Current studies have primarily focused on the 5-HT and NE pathways, but recent research indicates that glutamate, GABA, CRH, and oxytocin also play significant roles in the development of pain and depression. Therefore, future research could target these pathways for the development of new pharmacological agents. Key brain regions such as the ACC, mPFC, IC, and amygdala are often implicated in the comorbidity of pain and depression. However, emerging studies have also highlighted the involvement of the hypothalamus, hippocampus, lateral septal nucleus, and ventral tegmental area in this comorbidity. Thus, investigating these additional brain regions may offer new avenues for future research on the interplay between pain and depression. Furthermore, future studies investigating neuroimmune interactions and linking immunotherapy with pain may provide significant promise for the management and eventual resolution of chronic pain and its associated emotional disorders.

6. Conclusions

In this review, we comprehensively summarize the intricate neurobiological mechanisms underlying emotional disorders induced by chronic pain, highlighting the significant roles of neurotransmitter dysfunction, neural circuit remodeling, and neuroimmune processes.

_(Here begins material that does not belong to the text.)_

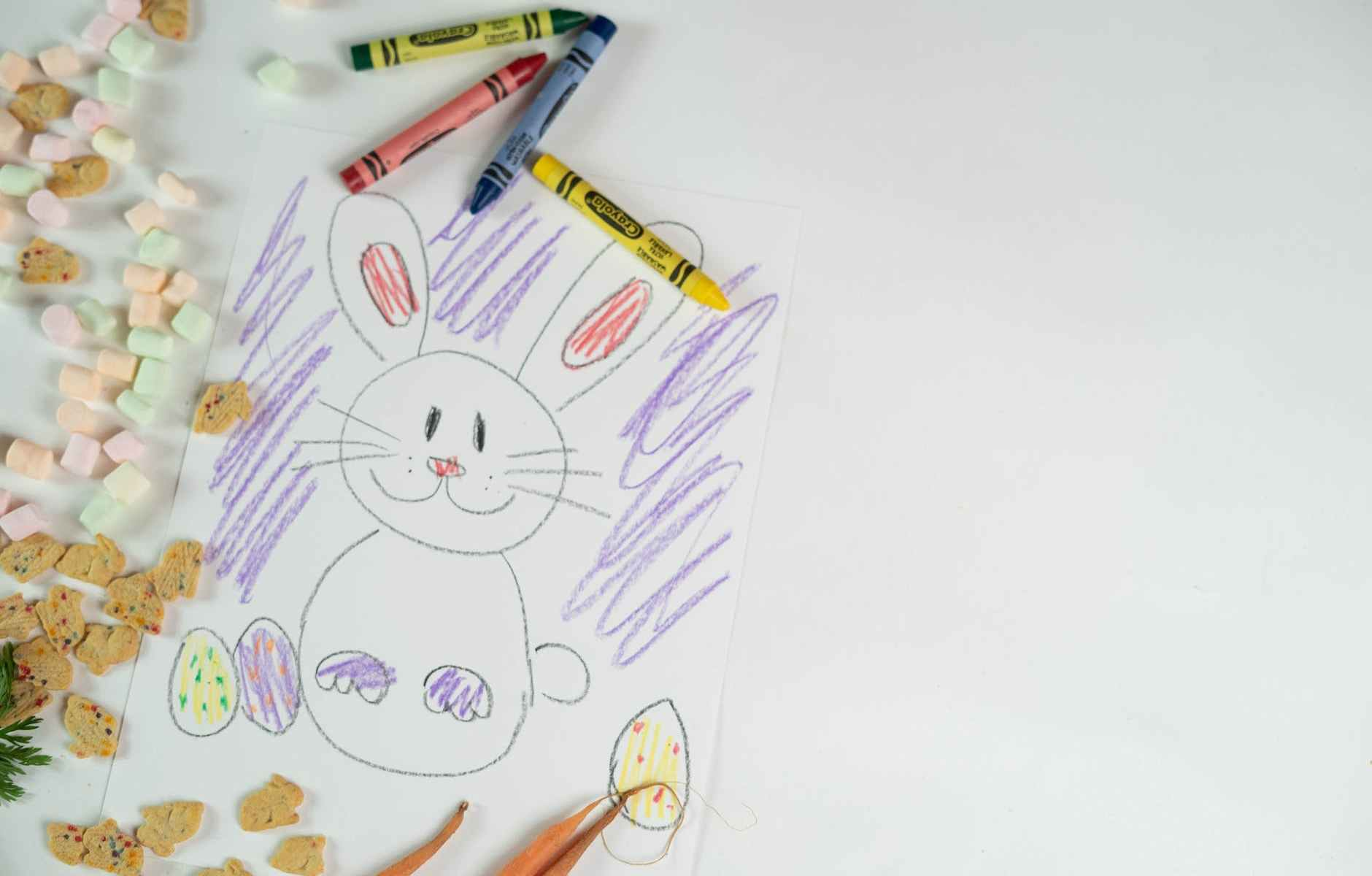 drawing of bunny during easter celebration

The evidence points to a complex interplay between altered monoaminergic, GABAergic, and glutamatergic signaling, as well as structural and functional changes in key brain regions, such as the ACC, PFC, IC, and BLA. Additionally, the involvement of neuroimmune, driven by resident immune cells, infiltrating immune cells, and inflammatory mediators, underscores the bidirectional relationship between chronic pain and emotional disturbances. Despite advances in understanding these mechanisms, current treatment approaches remain suboptimal, often failing to adequately address the coexisting emotional and physical components of chronic pain. Future research should focus on developing more integrated and targeted therapeutic strategies that address the neurobiological underpinnings of this comorbidity. Such efforts are essential for improving patient outcomes, reducing the burden of chronic pain and its associated emotional disorders, and ultimately enhancing the quality of life for affected individuals.

Author Contributions

M.L. and Y.Y. had the idea for the review article. M.L. and K.S. drafted the manuscript. Y.Y. and F.L. critically revised the manuscript. P.Z., J.L. and Z.L. critically reviewed the manuscript for important content. All authors have read and agreed to the published version of the manuscript.

Funding

This work was supported by the National Natural Sciences Foundation of China (Nos. 81974165).

Conflicts of Interest

The authors declare that they have no competing interests.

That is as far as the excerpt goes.